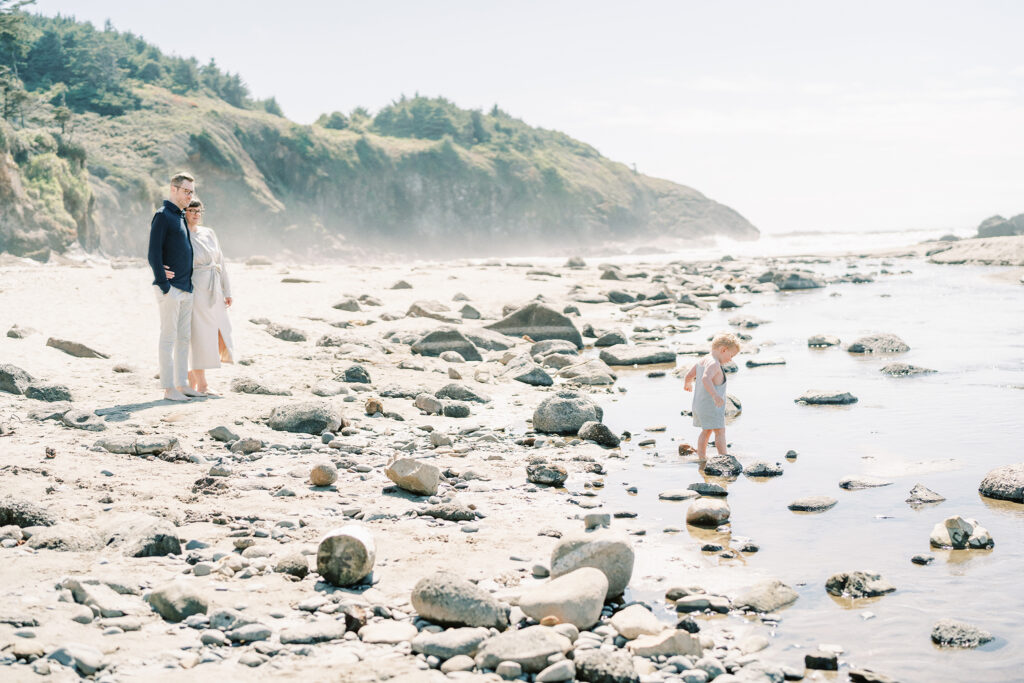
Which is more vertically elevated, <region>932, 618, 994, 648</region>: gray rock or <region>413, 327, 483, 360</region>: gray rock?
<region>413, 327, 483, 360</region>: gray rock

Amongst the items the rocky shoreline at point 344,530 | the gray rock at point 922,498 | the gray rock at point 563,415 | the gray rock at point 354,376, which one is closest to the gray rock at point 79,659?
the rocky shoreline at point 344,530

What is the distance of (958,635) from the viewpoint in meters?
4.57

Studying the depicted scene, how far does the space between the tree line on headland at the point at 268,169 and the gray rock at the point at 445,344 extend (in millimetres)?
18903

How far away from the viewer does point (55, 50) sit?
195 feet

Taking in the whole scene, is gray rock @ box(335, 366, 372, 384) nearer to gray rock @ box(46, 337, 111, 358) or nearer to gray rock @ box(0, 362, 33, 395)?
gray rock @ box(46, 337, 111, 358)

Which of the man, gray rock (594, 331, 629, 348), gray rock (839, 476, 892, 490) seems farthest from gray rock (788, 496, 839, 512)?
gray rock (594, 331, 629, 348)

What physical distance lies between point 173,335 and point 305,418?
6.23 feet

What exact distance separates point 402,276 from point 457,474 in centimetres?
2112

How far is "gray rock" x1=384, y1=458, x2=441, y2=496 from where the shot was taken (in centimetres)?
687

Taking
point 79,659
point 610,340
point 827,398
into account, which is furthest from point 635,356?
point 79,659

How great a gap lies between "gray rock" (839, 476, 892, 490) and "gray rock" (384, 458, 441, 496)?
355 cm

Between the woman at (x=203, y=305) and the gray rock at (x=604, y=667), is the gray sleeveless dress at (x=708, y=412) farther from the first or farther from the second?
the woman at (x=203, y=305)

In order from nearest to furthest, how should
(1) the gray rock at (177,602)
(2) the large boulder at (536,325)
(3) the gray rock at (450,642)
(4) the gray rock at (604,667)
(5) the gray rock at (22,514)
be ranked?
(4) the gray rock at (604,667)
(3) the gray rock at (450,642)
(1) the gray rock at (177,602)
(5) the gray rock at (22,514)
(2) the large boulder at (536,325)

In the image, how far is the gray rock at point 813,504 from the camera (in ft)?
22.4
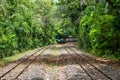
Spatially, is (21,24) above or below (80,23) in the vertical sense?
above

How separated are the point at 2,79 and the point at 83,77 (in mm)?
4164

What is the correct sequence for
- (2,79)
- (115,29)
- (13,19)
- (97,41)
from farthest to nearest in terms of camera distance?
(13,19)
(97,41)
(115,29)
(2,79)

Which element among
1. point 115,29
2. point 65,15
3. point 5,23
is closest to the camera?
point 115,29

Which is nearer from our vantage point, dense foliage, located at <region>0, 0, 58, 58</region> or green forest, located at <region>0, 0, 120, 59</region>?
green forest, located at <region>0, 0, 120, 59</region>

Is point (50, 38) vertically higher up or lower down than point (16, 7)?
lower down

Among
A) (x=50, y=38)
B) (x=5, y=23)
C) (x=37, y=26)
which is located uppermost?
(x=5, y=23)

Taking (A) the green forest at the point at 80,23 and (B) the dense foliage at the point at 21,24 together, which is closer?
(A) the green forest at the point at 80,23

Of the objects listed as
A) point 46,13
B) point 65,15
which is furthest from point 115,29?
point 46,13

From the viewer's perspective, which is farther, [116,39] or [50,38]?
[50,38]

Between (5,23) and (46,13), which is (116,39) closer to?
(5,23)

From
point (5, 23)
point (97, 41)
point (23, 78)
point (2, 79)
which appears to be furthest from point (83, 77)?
==
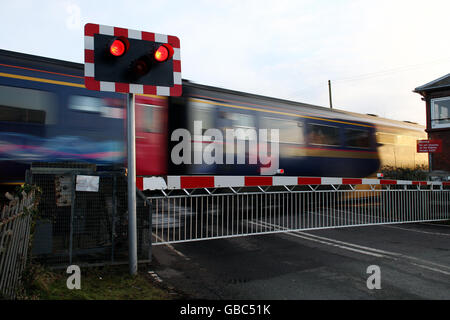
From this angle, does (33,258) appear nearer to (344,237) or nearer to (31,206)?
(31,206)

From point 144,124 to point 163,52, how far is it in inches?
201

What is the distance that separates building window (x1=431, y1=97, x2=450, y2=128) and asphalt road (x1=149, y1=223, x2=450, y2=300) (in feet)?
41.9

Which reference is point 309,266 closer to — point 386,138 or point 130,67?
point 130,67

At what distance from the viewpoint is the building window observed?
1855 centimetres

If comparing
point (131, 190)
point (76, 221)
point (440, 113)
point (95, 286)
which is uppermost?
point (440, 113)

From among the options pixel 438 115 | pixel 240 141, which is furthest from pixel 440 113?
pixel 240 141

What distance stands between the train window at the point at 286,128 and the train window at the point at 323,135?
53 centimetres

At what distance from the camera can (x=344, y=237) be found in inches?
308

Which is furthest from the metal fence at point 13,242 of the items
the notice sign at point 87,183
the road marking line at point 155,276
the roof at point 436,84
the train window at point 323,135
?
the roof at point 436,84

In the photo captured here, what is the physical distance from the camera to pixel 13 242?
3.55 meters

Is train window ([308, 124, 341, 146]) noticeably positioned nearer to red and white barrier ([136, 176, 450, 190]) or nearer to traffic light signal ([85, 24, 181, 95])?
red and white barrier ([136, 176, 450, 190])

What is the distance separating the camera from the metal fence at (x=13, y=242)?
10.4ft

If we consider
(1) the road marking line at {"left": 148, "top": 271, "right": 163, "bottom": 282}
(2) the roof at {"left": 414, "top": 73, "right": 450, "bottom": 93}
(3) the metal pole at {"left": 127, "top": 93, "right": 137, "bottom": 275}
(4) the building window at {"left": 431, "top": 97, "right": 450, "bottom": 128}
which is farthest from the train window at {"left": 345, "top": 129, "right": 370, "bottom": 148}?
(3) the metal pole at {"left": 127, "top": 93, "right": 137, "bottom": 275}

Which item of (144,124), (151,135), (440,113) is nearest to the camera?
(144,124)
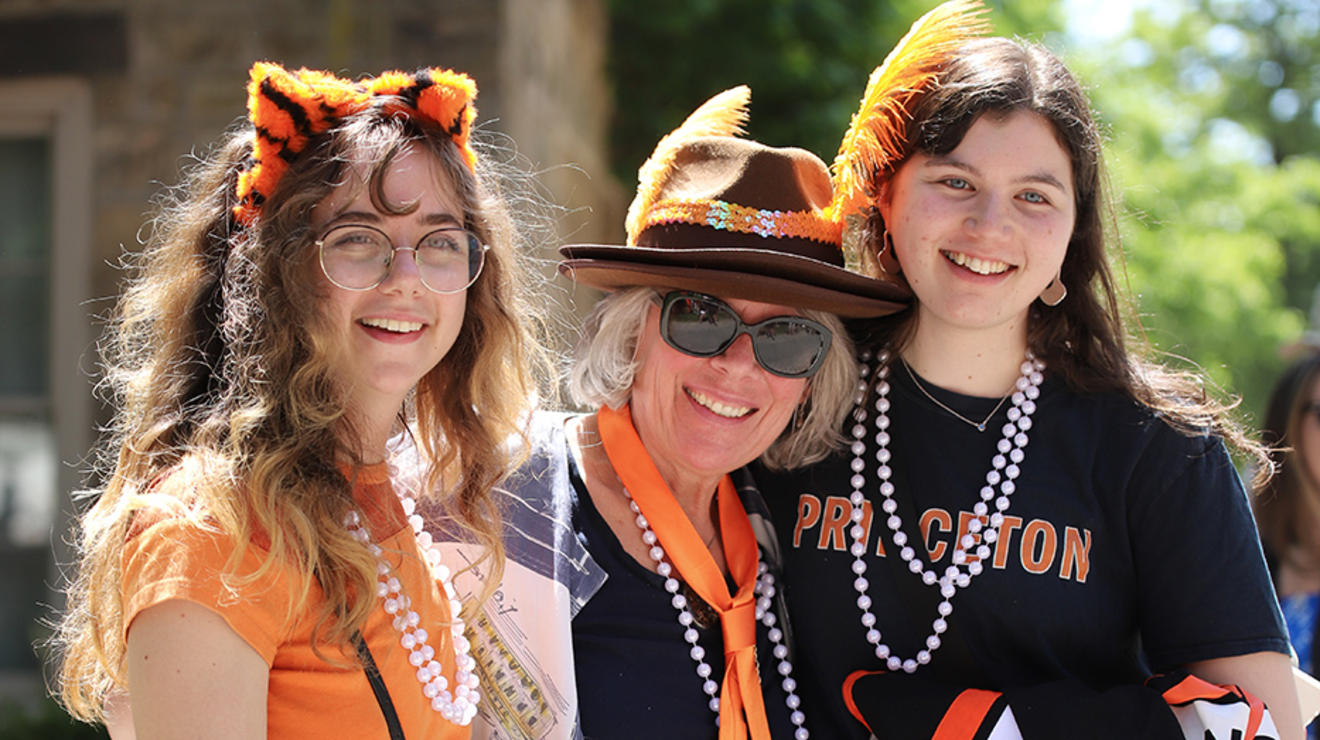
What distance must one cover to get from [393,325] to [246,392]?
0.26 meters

#### [Required work]
Can you write out only the entries starting with the line containing "If we consider" and going on through the line containing "0.26 meters", swapping "farthest" for "most distant" and keeping everything else unchanged, with the pictures left out?

#### [Solution to the problem]
If we consider
(1) the road marking line at {"left": 148, "top": 271, "right": 163, "bottom": 282}
(2) the roof at {"left": 414, "top": 73, "right": 450, "bottom": 93}
(3) the metal pole at {"left": 127, "top": 93, "right": 137, "bottom": 275}
(4) the building window at {"left": 431, "top": 97, "right": 450, "bottom": 128}
which is most distant from the train window at {"left": 345, "top": 129, "right": 370, "bottom": 148}?
(3) the metal pole at {"left": 127, "top": 93, "right": 137, "bottom": 275}

Which item of (144,124), (151,135), (440,113) is nearest to the camera?
(144,124)
What distance must one cover to get from [393,325] to [246,392]?
0.26 meters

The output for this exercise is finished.